● DIRECTIVE: Reproduce word for word the part of the rows below that opens with the line containing "Positionally speaking, is" and runs through the final row, keeping both of those lines.
───── RECORDED INFORMATION
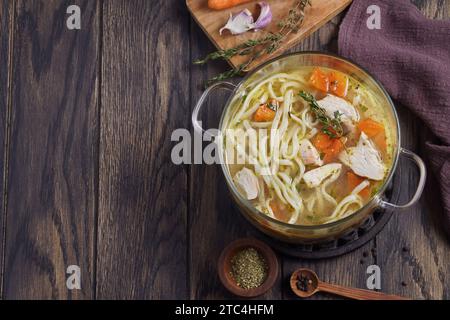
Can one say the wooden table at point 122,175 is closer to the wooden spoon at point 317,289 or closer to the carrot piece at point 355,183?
the wooden spoon at point 317,289

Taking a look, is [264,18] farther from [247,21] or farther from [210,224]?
[210,224]

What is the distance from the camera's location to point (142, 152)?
9.74 ft

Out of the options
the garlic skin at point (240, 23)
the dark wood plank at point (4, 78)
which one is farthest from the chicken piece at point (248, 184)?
the dark wood plank at point (4, 78)

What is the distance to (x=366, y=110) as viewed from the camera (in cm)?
262

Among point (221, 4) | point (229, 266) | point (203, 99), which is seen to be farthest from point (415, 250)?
point (221, 4)

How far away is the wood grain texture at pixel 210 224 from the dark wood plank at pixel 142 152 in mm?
47

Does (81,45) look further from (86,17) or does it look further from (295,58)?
(295,58)

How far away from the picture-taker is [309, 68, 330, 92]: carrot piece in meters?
2.67

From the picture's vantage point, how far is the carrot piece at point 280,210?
2559 mm

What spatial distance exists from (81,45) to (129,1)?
292 millimetres

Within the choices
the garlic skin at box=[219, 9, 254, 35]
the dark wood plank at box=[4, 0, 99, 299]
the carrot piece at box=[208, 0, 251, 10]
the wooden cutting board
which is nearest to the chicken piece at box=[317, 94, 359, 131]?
the wooden cutting board

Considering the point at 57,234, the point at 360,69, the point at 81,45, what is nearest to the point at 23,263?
the point at 57,234

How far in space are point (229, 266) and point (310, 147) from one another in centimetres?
60

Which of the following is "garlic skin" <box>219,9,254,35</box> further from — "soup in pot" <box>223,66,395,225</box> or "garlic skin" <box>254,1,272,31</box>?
"soup in pot" <box>223,66,395,225</box>
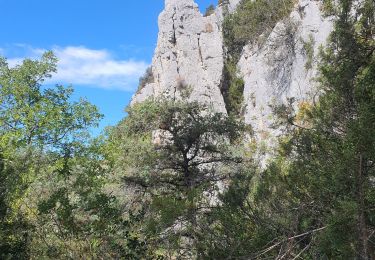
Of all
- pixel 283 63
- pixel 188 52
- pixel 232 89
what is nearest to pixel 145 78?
pixel 188 52

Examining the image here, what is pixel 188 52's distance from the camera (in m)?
37.2

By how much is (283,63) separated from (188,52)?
11.2m

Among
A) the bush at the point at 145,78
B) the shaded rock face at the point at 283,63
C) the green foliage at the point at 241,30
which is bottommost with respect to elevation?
the shaded rock face at the point at 283,63

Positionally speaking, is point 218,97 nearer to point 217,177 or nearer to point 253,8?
point 253,8

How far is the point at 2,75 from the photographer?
59.9 feet

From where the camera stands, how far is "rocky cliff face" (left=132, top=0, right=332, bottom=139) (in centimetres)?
Answer: 2702

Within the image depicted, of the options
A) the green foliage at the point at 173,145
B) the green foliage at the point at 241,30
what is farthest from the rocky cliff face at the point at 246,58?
the green foliage at the point at 173,145

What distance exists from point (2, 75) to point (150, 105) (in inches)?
412

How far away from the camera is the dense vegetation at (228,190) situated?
375 cm

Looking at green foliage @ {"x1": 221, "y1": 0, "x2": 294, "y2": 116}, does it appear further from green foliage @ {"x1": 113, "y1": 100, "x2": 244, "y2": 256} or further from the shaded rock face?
green foliage @ {"x1": 113, "y1": 100, "x2": 244, "y2": 256}

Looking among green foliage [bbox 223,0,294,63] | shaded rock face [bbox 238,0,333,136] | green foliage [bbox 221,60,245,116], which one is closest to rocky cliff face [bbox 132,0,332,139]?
shaded rock face [bbox 238,0,333,136]

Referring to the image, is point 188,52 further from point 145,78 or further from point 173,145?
point 173,145

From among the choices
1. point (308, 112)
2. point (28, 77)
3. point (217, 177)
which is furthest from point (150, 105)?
point (28, 77)

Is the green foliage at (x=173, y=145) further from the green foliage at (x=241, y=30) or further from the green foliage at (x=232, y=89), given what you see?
the green foliage at (x=232, y=89)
──────────
● FINISHED TASK:
Positionally speaking, is point 218,97 nearer to point 217,177 or nearer to point 253,8?
point 253,8

How far is the point at 2,75 from the photographer?
59.9 feet

From where the camera stands, how far is "rocky cliff face" (left=132, top=0, right=332, bottom=139) (in centimetres)?
Answer: 2702

Within the image depicted, of the options
A) the green foliage at the point at 173,145
B) the green foliage at the point at 241,30
what is farthest from the rocky cliff face at the point at 246,58?
the green foliage at the point at 173,145

What distance exists from point (2, 75) to point (150, 105) (in inches)?
412

How far away from the camera is the dense vegetation at (228,190) situated?
375 cm

Looking at green foliage @ {"x1": 221, "y1": 0, "x2": 294, "y2": 116}, does it appear further from green foliage @ {"x1": 113, "y1": 100, "x2": 244, "y2": 256} or further from the shaded rock face?
green foliage @ {"x1": 113, "y1": 100, "x2": 244, "y2": 256}

Looking among green foliage [bbox 223,0,294,63] | shaded rock face [bbox 238,0,333,136] | green foliage [bbox 221,60,245,116], which one is closest to rocky cliff face [bbox 132,0,332,139]?
shaded rock face [bbox 238,0,333,136]

Referring to the image, is point 188,52 further from point 145,78 or further from point 173,145?
point 173,145

From among the choices
1. point (308, 112)
2. point (28, 77)
3. point (217, 177)
which is furthest from point (150, 105)?
point (28, 77)

Is the green foliage at (x=173, y=145) further from the green foliage at (x=241, y=30) or further from the green foliage at (x=232, y=89), given what you see?
the green foliage at (x=232, y=89)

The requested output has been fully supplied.